By Paul Carrel
BERLIN (Reuters) – Angela Merkel’s decision to give up the leadership of her Christian Democrats while staying on as German chancellor is a risk and an experiment, her protege and would-be successor Annegret Kramp-Karrenbauer said on Wednesday.
The conservative Christian Democratic Union (CDU) decides at a conference next month who will succeed Merkel as party leader, and whoever wins will be in pole position to become chancellor of Europe’s economic powerhouse.
Kramp-Karrenbauer, the party’s centrist general secretary, is one of two leading candidates.

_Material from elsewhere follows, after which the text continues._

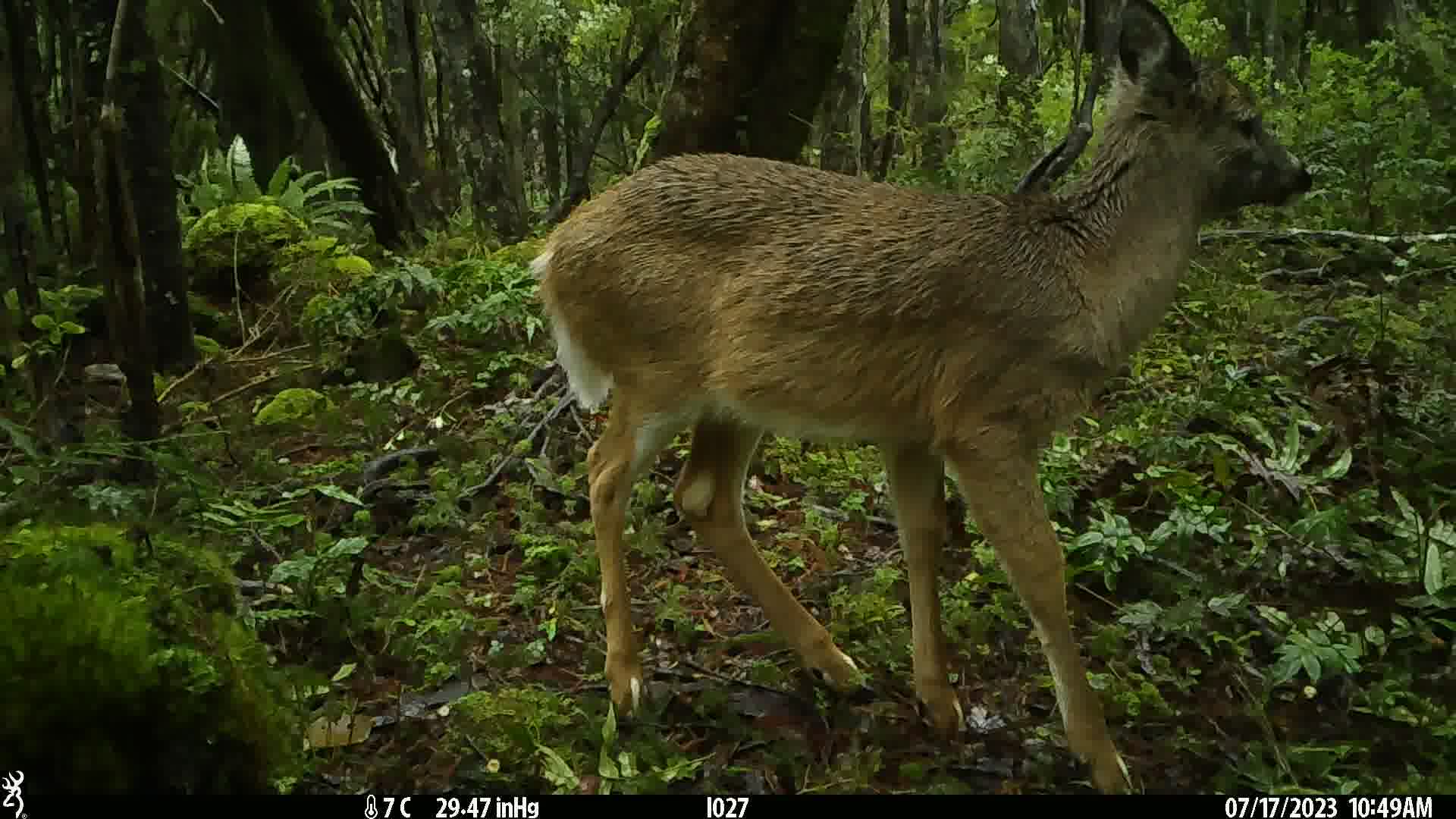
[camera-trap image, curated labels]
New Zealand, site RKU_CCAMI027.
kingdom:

She is so widely seen as the continuity option that she is dubbed “mini-Merkel”.
Merkel had said the party leadership and chancellorship should be held by the same person, until her decision last month to separate the two posts.
“It is a risk, it is an experiment,” Kramp-Karrenbauer told a business conference hosted by the Sueddeutsche Zeitung. “Whether it succeeds, the coming months will show.”

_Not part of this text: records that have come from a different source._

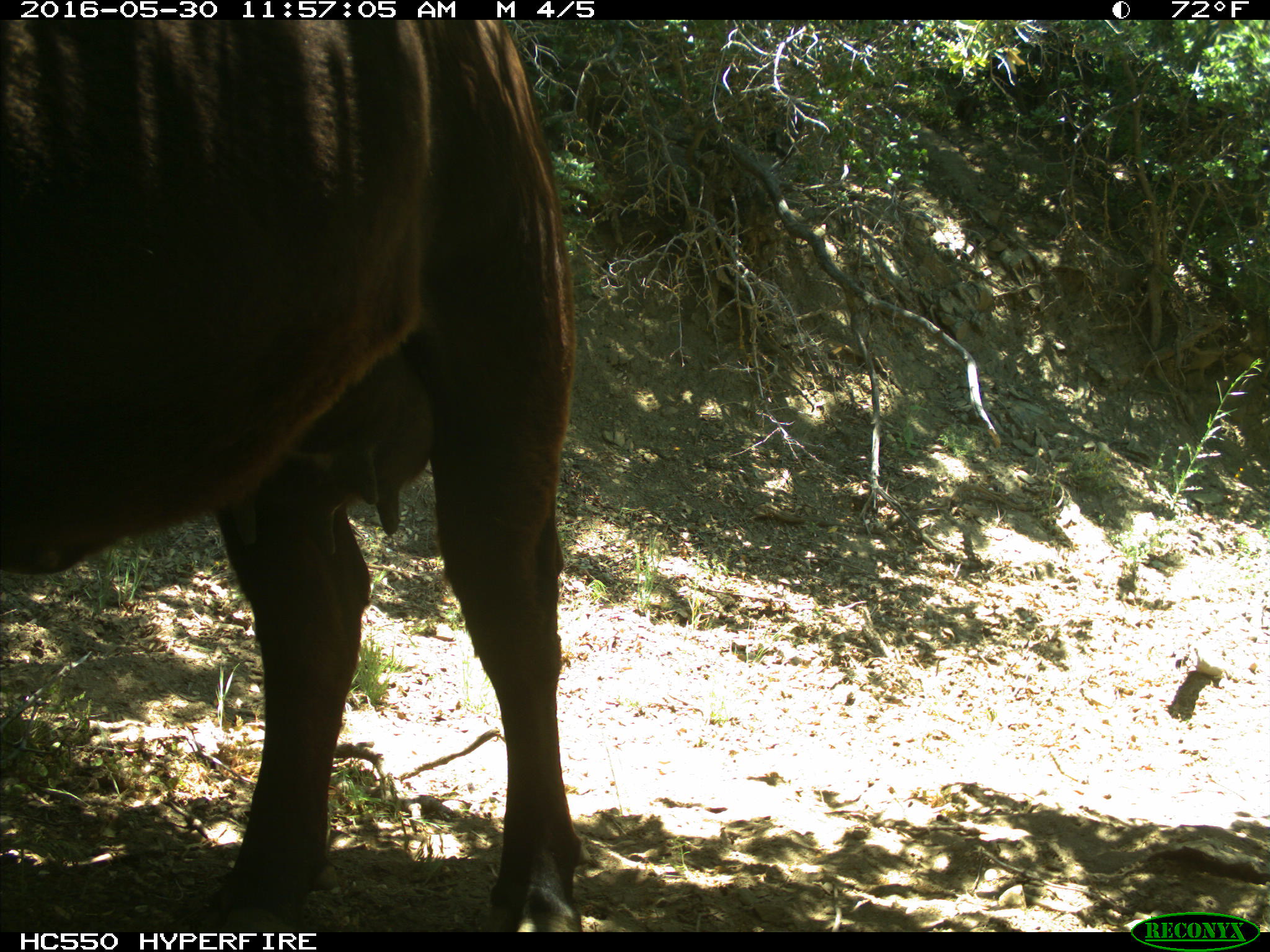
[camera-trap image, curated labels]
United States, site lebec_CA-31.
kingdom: Animalia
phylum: Chordata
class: Mammalia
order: Artiodactyla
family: Bovidae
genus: Bos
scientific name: Bos taurus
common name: domestic cow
Bos taurus (domestic cow).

Merkel’s awkward coalition with the Social Democrats (SPD) has come close to collapsing twice and further infighting in her conservative bloc could prompt the centre-left partner to pull out.
The chancellor’s decision to give up the party leadership highlights her waning authority, dented by two regional election setbacks this year and a close ally losing his role as leader of her conservatives’ parliamentary group.
A poll last Friday for ZDF television showed 35 percent of CDU supporters backed Kramp-Karrenbauer to lead the party, with 33 percent favouring Friedrich Merz, a businessman and lawyer returning to politics after 10 years in the private sector.
Differences are emerging in their visions for Europe and for dealing with China – he bolder, she more cautious.
“With every wish to take Europe forward with a German-French nucleus, the proposals must always fit with German interests,” Kramp-Karrenbauer said on Wednesday, adding that Europe must move towards a banking union, “but first the risks must be minimised so that it is acceptable in German interests as well.”
By contrast, Merz last week made unusually frank comments on currency policy for someone seeking a frontline political position, saying Germany had benefited greatly from the euro and as a result had a responsibility to “contribute more” to hold together the EU.
On Wednesday, he told newspaper Bild in a video interview that Europe ultimately needed its own source of tax.
Asked whether there should be less Chinese investment in Germany, Kramp-Karrenbauer told the business conference the government should “look carefully at which sectors this can be sensitive to, and touch on security aspects – and then decide.”
Last week, Merz, describing himself as “a free-trade man”, said Berlin’s approach of reviewing Chinese acquisitions of German companies was “a second or third best solution.
“…This is something which you have to lift up onto a higher level in terms of international agreements.”
On the issue of taxation in Germany, both said reforms were needed.
Merkel said on Tuesday it would be counter-productive for her to express any preference in the CDU leadership debate.